I have often wondered about my fallen colleagues who died faster than James Foley or Steve, whether or not they had some fatal intuition that a mortar round or a rocket or a sniper would hit them. My greatest wish is that Steve did not know that he was going to be killed, that he was not forced to sit it out, waiting for his gruesome death after he was forced to watch Jim’s. The brutality and cruelty of it leave me speechless.

It also leaves me angry. For what ISIS wants is for us to take note of the death of this sturdy 31-year-old reporter from Florida and gather fear from his death. They want us to fear them more, as they gain more momentum in the region. Because if we don’t report, who will tell the story of the civilians on the ground? Killing Steve in the wake of Jim’s death, so brazenly, can only be a message to us in the West: We will stop at nothing.

It would be easier now not to be angry, but I often think of what fueled the best war reporters I know or the ones I admired the most: George Orwell; Martha Gellhorn; Michael Herr. Anger and passion. It would be too easy to abandon Syria now, for that is what ISIS wants. But we cannot—not diplomatically, politically or even, from my humble perch, as reporters. We cannot abandon being eyes and ears on the ground. If we do that, we allow ISIS to win.

Steve, like all of us, reported half with fear, half with conviction. But he did not think he would die, and certainly not in the way that he did (if it is confirmed). One of the last messages he sent to me was this: We are all naive.

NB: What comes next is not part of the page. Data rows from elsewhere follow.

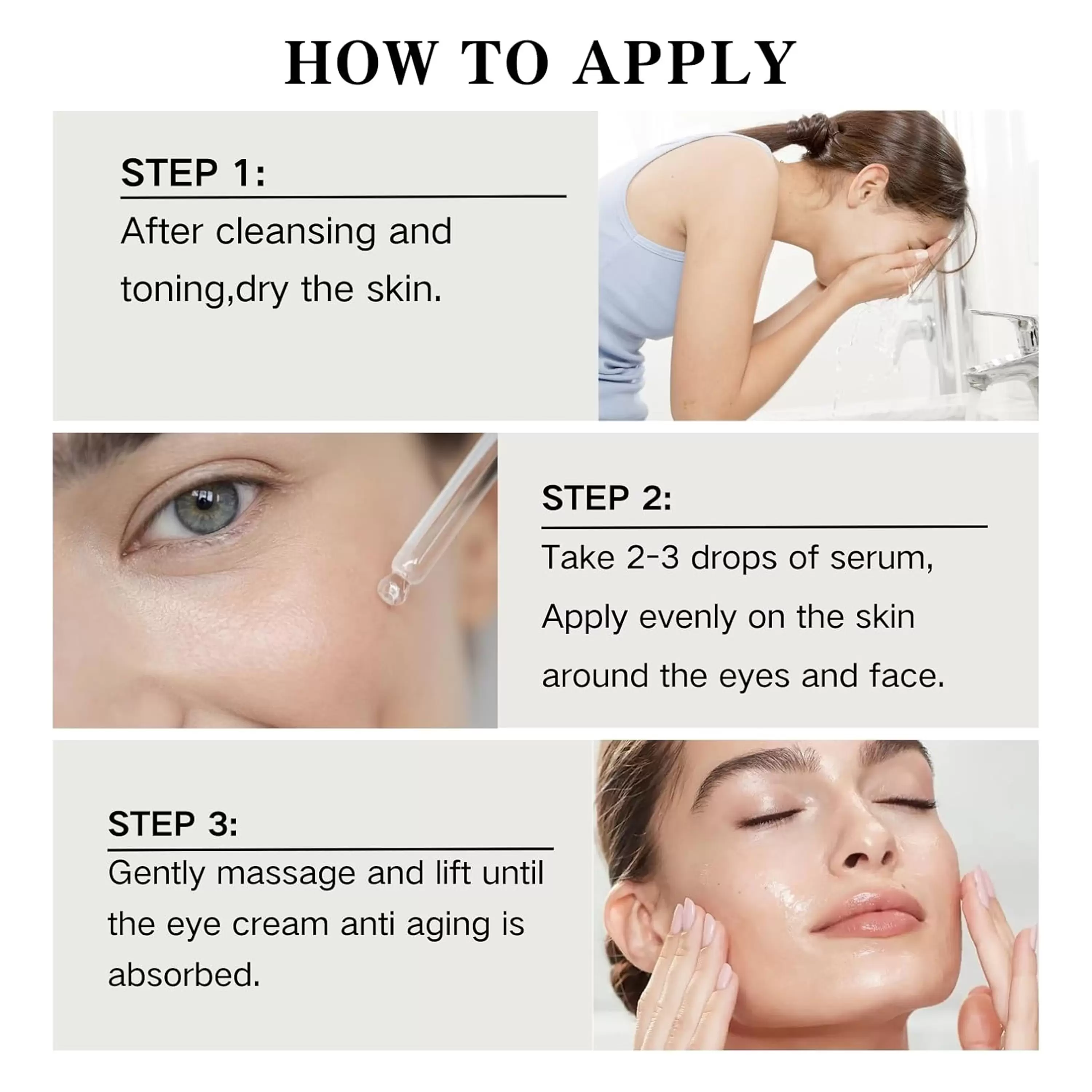 HOW TO APPLY

STEP 1:

After cleansing and toning,dry the skin.

STEP 2:

Take 2-3 drops of serum, Apply evenly on the skin around the eyes and face.

STEP 3:

Gently massage and lift until the eye cream anti aging is absorbed.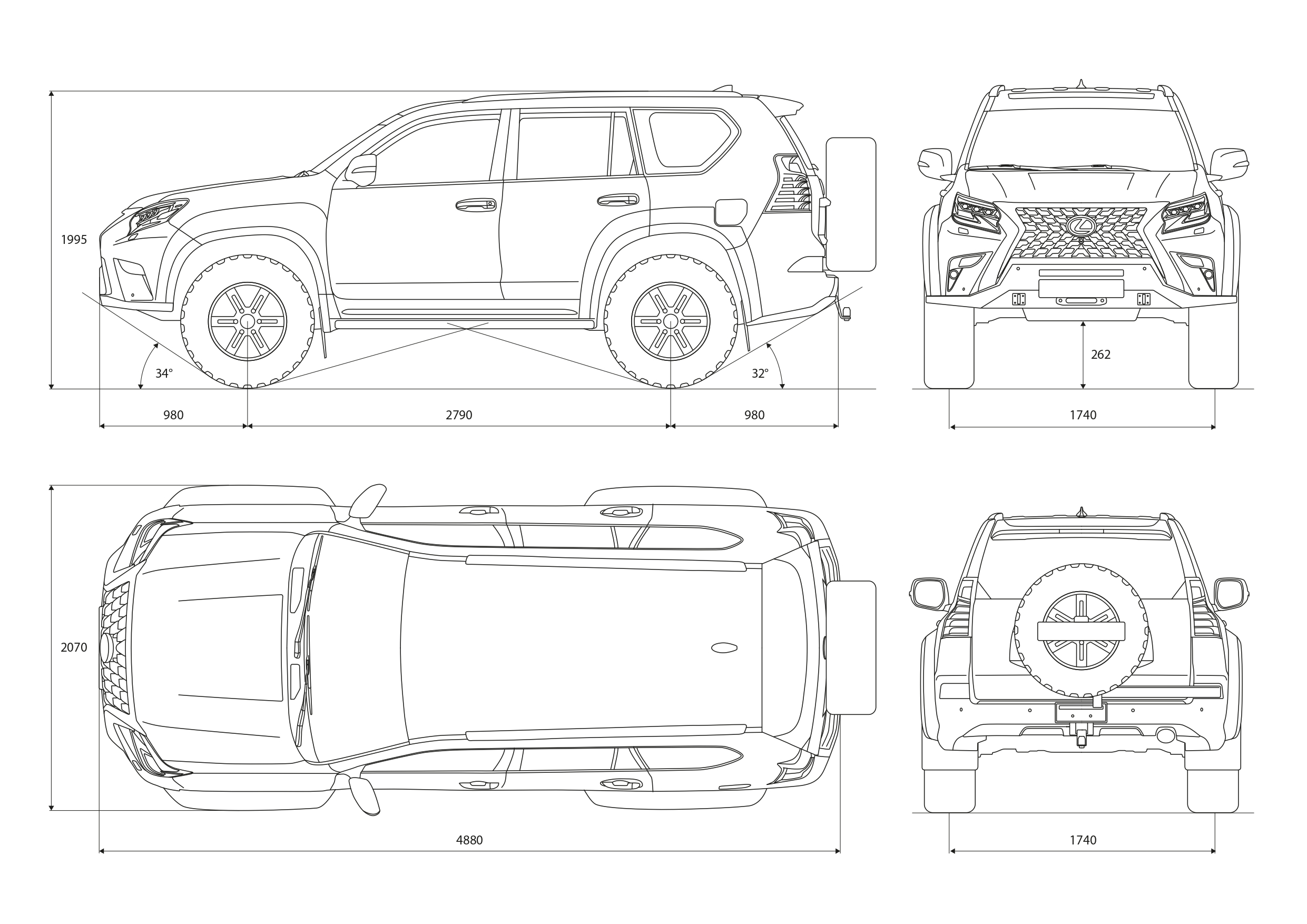 1995

34°

32°

980

2790

980

262

1740

2070

4880

1740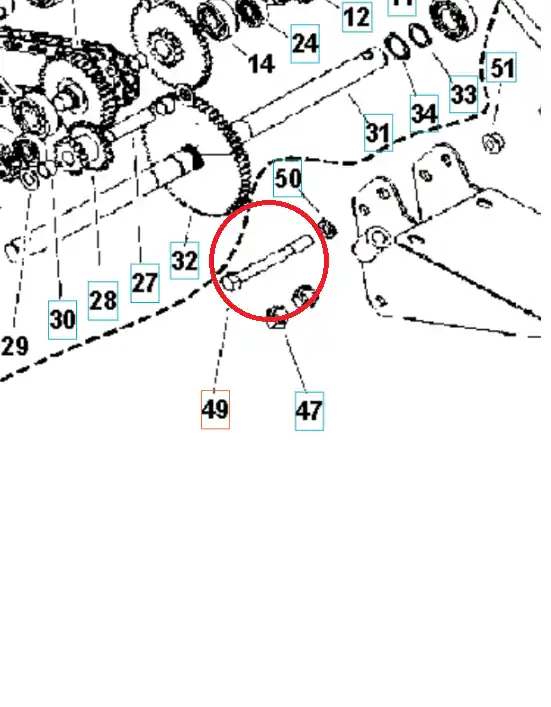 12
24
14
51
33
34
31
50
32
27
28
30
29
49
47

I still run out to take video on my cellphone when bombs drop out of jets. It’s easy to feel invincible, even with death all around.”

Shortly after I got the news, I got a message from a dear Iraqi friend, a journalist who used to work with me during the worst days in Iraq. He and his family have since moved to America. He said that we, as journalists, should never give up. Especially now, especially with ISIS’s glee over its ability to kill. “I really support you,” Ali wrote. “We have to report the truth or they will win.

WE should win…. We, journalists should tell the untold stories of the oppressed.”

Ali never met Steve. But I know if Steve had heard that, he would have agreed.